Starting with the line that contains "Does the position", copy every line through the end of the data below, exactly and with nothing added.

═════ Available data

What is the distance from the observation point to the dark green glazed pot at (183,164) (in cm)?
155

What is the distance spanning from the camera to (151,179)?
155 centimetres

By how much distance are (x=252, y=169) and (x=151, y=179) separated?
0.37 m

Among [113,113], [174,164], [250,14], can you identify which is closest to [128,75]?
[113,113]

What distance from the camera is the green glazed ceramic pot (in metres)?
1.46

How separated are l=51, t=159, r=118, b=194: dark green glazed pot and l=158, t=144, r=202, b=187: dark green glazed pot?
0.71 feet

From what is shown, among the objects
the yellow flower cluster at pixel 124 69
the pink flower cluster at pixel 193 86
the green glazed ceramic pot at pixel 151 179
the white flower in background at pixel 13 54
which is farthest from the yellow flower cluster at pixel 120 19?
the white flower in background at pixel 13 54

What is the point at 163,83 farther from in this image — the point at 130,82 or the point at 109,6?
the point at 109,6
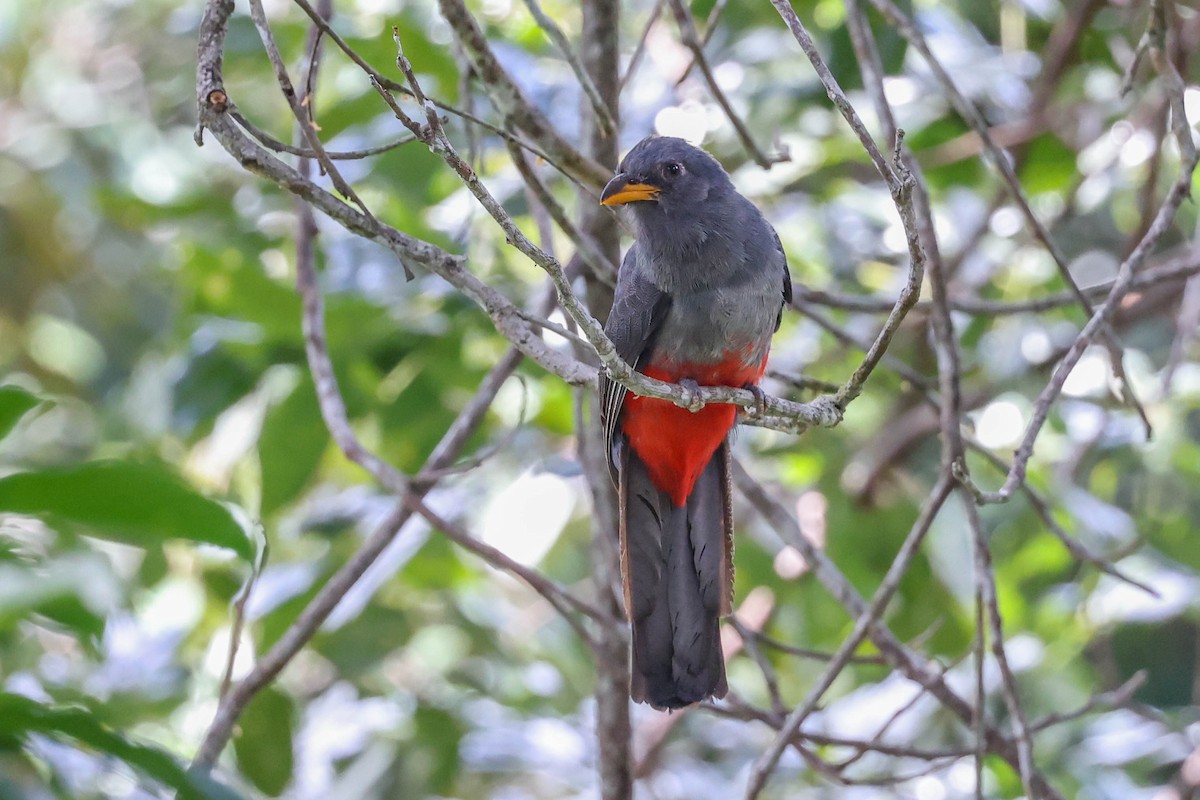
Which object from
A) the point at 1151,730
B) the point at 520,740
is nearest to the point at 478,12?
the point at 520,740

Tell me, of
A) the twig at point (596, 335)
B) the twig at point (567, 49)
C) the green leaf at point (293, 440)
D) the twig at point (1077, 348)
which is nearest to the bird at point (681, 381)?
the twig at point (567, 49)

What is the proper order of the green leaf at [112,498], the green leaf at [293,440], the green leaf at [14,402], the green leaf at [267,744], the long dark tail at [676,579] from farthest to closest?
the green leaf at [267,744] → the green leaf at [293,440] → the long dark tail at [676,579] → the green leaf at [14,402] → the green leaf at [112,498]

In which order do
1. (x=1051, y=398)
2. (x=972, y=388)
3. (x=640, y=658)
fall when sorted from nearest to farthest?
(x=1051, y=398) < (x=640, y=658) < (x=972, y=388)

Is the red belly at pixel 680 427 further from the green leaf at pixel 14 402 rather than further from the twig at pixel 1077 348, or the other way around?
the green leaf at pixel 14 402

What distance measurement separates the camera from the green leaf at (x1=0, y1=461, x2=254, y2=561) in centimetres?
175

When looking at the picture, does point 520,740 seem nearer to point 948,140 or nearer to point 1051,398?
point 1051,398

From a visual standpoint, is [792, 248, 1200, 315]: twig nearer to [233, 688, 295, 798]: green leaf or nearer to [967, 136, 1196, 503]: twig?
[967, 136, 1196, 503]: twig

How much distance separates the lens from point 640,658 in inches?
121

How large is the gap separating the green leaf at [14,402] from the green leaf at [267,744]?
7.95 ft

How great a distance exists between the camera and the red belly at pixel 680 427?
326cm

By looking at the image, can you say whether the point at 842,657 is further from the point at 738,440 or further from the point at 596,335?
the point at 738,440

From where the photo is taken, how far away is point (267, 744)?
4.14m

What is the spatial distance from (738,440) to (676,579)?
1573mm

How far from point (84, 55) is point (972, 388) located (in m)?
6.61
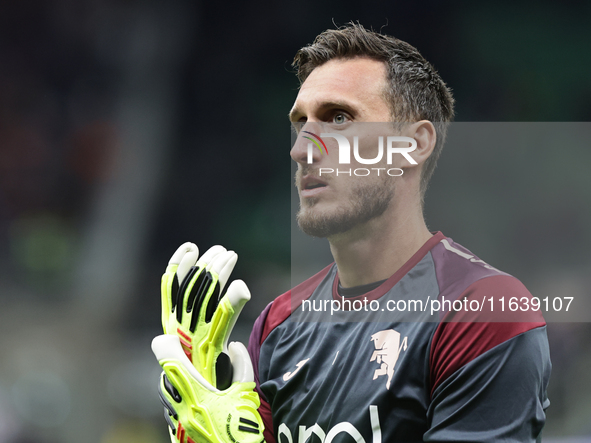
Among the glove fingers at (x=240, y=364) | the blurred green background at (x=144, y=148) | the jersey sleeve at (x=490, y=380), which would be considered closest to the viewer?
the jersey sleeve at (x=490, y=380)

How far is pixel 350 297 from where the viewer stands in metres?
1.31

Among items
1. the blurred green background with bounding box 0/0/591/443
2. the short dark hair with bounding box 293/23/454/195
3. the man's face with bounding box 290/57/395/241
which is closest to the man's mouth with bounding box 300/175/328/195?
the man's face with bounding box 290/57/395/241

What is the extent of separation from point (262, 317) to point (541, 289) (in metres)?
0.90

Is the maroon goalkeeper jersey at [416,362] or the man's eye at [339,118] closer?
the maroon goalkeeper jersey at [416,362]

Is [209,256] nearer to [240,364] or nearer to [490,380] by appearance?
[240,364]

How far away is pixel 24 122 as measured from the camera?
3.79m

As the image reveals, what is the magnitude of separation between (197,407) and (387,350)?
0.46 metres

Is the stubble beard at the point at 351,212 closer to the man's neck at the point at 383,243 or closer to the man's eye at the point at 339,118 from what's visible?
the man's neck at the point at 383,243

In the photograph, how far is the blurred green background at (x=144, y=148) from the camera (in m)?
3.12

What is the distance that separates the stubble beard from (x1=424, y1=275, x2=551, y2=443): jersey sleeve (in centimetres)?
36

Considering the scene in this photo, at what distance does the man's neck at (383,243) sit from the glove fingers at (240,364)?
36 centimetres

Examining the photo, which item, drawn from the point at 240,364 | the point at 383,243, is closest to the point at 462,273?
the point at 383,243

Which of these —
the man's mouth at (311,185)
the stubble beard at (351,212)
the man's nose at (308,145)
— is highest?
the man's nose at (308,145)

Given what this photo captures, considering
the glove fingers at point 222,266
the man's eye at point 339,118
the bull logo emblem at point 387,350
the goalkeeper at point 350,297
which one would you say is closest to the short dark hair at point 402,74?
the goalkeeper at point 350,297
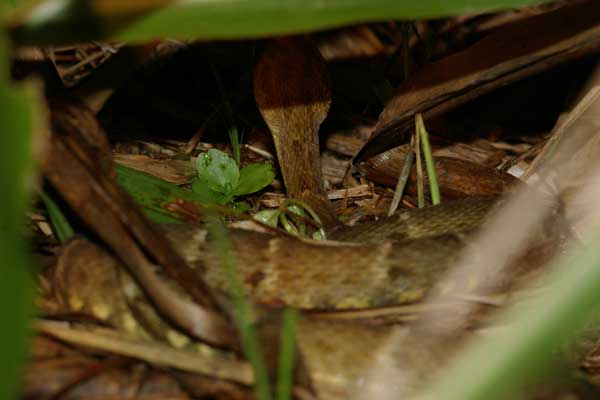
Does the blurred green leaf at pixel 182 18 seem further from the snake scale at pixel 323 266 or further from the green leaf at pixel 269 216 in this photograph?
the green leaf at pixel 269 216

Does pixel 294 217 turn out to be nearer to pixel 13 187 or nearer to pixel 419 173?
pixel 419 173

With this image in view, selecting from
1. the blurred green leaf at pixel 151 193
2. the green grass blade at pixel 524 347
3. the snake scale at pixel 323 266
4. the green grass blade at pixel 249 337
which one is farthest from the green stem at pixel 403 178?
the green grass blade at pixel 524 347

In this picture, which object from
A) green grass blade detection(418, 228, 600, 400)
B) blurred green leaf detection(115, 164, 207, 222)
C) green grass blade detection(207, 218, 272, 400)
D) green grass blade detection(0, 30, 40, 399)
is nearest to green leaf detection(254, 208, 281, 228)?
blurred green leaf detection(115, 164, 207, 222)

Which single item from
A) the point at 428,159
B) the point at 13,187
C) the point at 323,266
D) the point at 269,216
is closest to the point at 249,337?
the point at 13,187

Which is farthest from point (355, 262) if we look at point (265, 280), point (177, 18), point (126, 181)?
point (177, 18)

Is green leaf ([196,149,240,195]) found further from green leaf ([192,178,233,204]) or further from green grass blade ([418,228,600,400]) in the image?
green grass blade ([418,228,600,400])

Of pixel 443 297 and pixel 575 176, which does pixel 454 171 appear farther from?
pixel 443 297

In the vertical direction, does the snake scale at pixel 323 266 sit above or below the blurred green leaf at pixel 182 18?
below
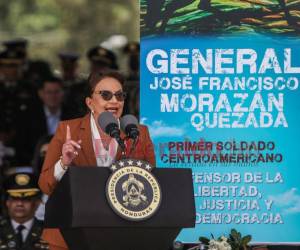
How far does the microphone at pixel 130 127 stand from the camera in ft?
24.9

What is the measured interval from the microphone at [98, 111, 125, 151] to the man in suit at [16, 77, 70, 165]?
718 cm

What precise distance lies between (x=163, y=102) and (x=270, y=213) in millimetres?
1026

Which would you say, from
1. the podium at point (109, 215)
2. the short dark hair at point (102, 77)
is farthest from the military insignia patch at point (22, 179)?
the podium at point (109, 215)

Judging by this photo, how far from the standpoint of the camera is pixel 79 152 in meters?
8.16

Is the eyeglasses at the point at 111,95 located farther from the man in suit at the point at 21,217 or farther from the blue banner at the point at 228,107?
the man in suit at the point at 21,217

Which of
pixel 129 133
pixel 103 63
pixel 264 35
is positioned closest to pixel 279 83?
pixel 264 35

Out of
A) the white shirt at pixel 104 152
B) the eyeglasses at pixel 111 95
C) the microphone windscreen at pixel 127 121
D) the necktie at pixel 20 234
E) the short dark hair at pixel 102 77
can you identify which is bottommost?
the necktie at pixel 20 234

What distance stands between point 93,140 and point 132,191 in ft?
2.68

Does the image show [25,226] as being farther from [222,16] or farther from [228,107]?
[222,16]

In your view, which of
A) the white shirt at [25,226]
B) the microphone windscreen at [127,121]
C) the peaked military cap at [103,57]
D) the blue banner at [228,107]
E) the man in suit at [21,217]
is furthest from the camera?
the peaked military cap at [103,57]

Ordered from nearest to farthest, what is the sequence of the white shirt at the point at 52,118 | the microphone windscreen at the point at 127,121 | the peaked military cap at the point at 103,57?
the microphone windscreen at the point at 127,121 < the white shirt at the point at 52,118 < the peaked military cap at the point at 103,57

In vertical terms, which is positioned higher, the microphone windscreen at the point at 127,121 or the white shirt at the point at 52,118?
the microphone windscreen at the point at 127,121

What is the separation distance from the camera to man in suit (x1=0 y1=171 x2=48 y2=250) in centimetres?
1088

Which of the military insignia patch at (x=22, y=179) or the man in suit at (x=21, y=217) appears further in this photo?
the military insignia patch at (x=22, y=179)
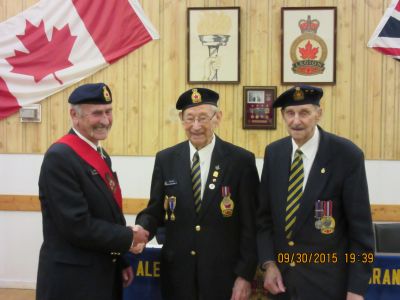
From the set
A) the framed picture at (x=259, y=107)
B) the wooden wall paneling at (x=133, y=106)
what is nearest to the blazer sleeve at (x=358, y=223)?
the framed picture at (x=259, y=107)

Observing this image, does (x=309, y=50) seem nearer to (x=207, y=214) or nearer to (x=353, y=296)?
(x=207, y=214)

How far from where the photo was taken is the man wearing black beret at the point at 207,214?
2002mm

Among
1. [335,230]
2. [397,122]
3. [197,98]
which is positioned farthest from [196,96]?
[397,122]

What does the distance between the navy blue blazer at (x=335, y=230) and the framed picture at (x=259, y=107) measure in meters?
2.03

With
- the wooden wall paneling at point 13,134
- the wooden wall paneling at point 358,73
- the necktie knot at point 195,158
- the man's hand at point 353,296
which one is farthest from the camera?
the wooden wall paneling at point 13,134

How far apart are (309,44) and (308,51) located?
0.06m

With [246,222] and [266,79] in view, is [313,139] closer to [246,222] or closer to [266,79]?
[246,222]

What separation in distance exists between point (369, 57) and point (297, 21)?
702mm

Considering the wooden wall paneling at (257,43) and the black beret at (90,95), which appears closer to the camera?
the black beret at (90,95)

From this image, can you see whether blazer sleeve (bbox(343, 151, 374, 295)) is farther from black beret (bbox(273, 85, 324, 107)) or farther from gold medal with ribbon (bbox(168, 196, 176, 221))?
gold medal with ribbon (bbox(168, 196, 176, 221))

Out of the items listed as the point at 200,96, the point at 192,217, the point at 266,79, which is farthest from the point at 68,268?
the point at 266,79

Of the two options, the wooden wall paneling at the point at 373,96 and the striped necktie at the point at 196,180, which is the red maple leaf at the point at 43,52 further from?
the wooden wall paneling at the point at 373,96

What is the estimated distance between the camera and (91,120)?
1.97m

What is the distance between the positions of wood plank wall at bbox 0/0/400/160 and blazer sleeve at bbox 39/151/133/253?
2.21m
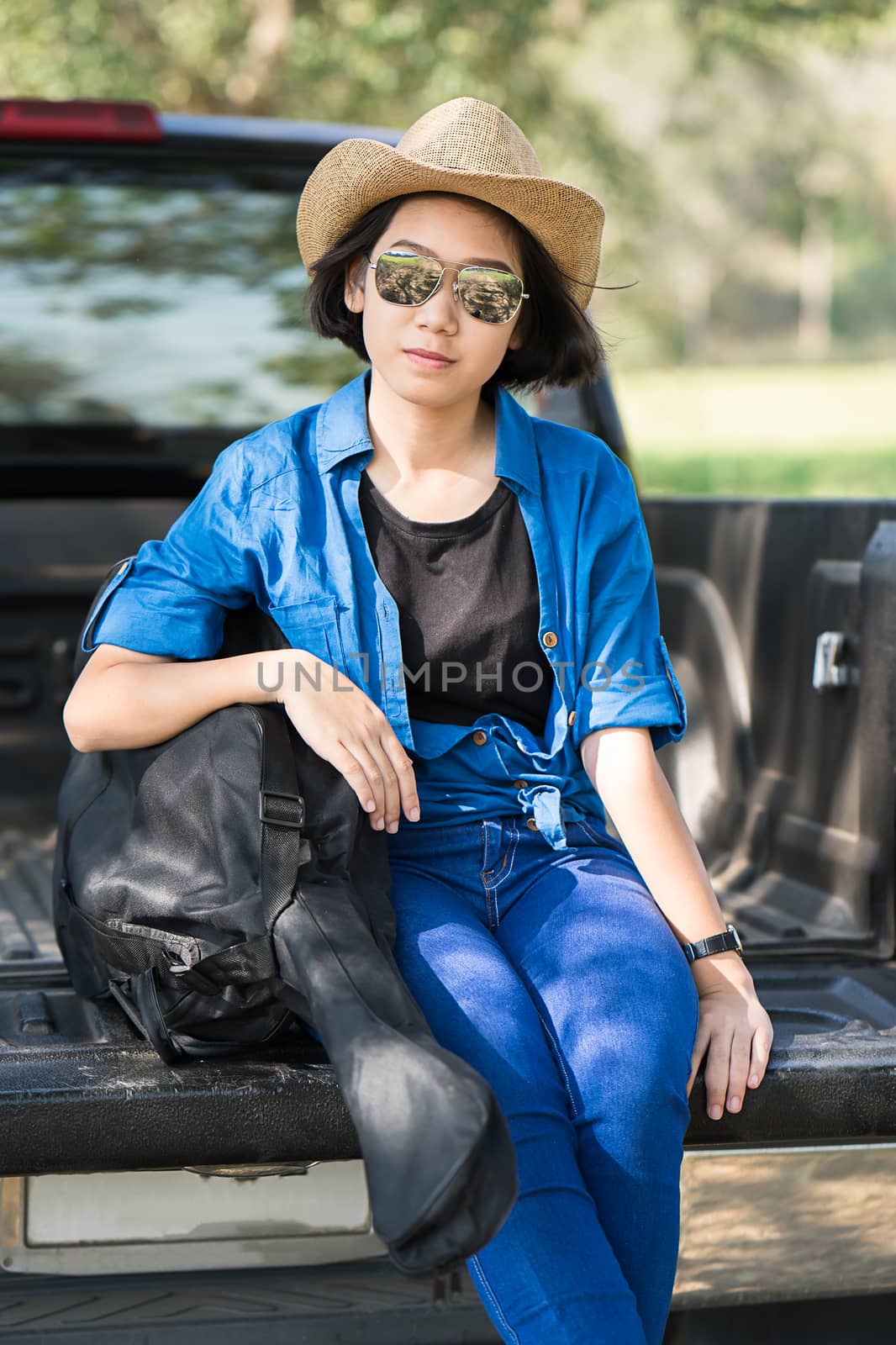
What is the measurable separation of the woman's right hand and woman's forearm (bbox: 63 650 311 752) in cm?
1

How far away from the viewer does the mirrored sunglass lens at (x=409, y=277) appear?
195cm

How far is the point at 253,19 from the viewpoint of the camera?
10.6m

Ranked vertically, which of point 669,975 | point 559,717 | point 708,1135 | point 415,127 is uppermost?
point 415,127

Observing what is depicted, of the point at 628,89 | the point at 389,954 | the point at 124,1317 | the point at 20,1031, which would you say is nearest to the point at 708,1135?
the point at 389,954

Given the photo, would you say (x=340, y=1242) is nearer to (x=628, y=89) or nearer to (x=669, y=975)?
(x=669, y=975)

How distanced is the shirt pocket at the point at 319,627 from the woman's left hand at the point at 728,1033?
575mm

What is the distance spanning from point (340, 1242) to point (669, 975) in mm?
476

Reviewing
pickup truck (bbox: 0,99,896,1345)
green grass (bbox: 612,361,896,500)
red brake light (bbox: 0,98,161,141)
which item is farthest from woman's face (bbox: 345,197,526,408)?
green grass (bbox: 612,361,896,500)

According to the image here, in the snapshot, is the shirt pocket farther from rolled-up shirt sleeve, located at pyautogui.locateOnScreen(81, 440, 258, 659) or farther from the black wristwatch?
the black wristwatch

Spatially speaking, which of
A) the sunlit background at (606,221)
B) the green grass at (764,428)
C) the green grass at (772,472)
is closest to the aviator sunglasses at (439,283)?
the sunlit background at (606,221)

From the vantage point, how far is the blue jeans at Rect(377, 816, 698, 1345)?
5.31 feet

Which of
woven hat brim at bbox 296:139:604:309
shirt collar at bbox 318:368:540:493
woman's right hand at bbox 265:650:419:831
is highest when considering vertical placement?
woven hat brim at bbox 296:139:604:309

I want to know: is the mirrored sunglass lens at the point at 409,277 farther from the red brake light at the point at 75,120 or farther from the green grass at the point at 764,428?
the green grass at the point at 764,428

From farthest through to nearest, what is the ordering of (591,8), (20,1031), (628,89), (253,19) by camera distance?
(628,89)
(591,8)
(253,19)
(20,1031)
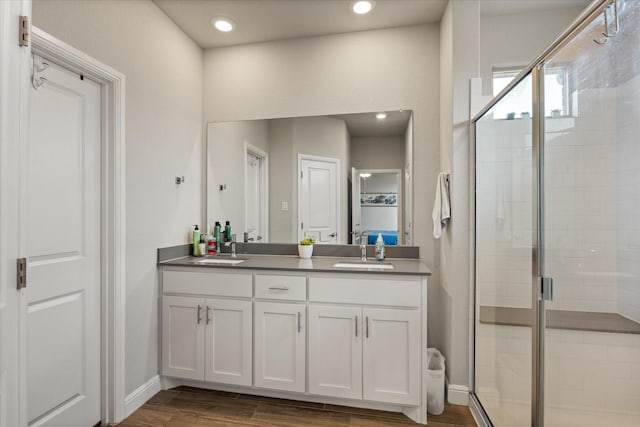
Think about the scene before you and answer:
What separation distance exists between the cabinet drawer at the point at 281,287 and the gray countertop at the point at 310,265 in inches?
2.6

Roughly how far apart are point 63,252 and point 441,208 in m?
2.24

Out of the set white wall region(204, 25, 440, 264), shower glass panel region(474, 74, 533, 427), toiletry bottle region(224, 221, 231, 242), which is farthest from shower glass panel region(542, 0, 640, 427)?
toiletry bottle region(224, 221, 231, 242)

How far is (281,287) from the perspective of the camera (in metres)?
2.11

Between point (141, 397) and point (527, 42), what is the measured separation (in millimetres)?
3725

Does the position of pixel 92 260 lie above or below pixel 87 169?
below

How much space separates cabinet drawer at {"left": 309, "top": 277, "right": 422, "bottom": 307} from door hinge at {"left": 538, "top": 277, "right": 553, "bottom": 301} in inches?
26.1

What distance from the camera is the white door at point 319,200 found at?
8.73ft

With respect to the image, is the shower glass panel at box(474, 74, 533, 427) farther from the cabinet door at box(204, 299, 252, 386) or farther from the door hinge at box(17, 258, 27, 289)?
the door hinge at box(17, 258, 27, 289)

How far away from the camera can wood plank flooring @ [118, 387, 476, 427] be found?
193cm

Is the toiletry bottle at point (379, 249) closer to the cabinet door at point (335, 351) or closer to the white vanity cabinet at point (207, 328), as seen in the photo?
the cabinet door at point (335, 351)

══════════

— Final answer —
Does the position of pixel 92 260 lie above or below pixel 87 169?
below

How much space separates cabinet drawer at {"left": 309, "top": 277, "right": 422, "bottom": 307} from door hinge at {"left": 538, "top": 277, "right": 553, "bottom": 301} in inches?
26.1

What distance from the camera is the white door at point 319,200 found at?
8.73ft

With respect to the image, is the shower glass panel at box(474, 74, 533, 427) farther from the cabinet door at box(204, 299, 252, 386) or farther from the door hinge at box(17, 258, 27, 289)?
the door hinge at box(17, 258, 27, 289)

How far away from the camera can wood plank flooring @ [118, 387, 476, 427] be found?
193cm

Is the toiletry bottle at point (379, 249) closer to the cabinet door at point (335, 351) or closer to the white vanity cabinet at point (207, 328), as seen in the photo?
the cabinet door at point (335, 351)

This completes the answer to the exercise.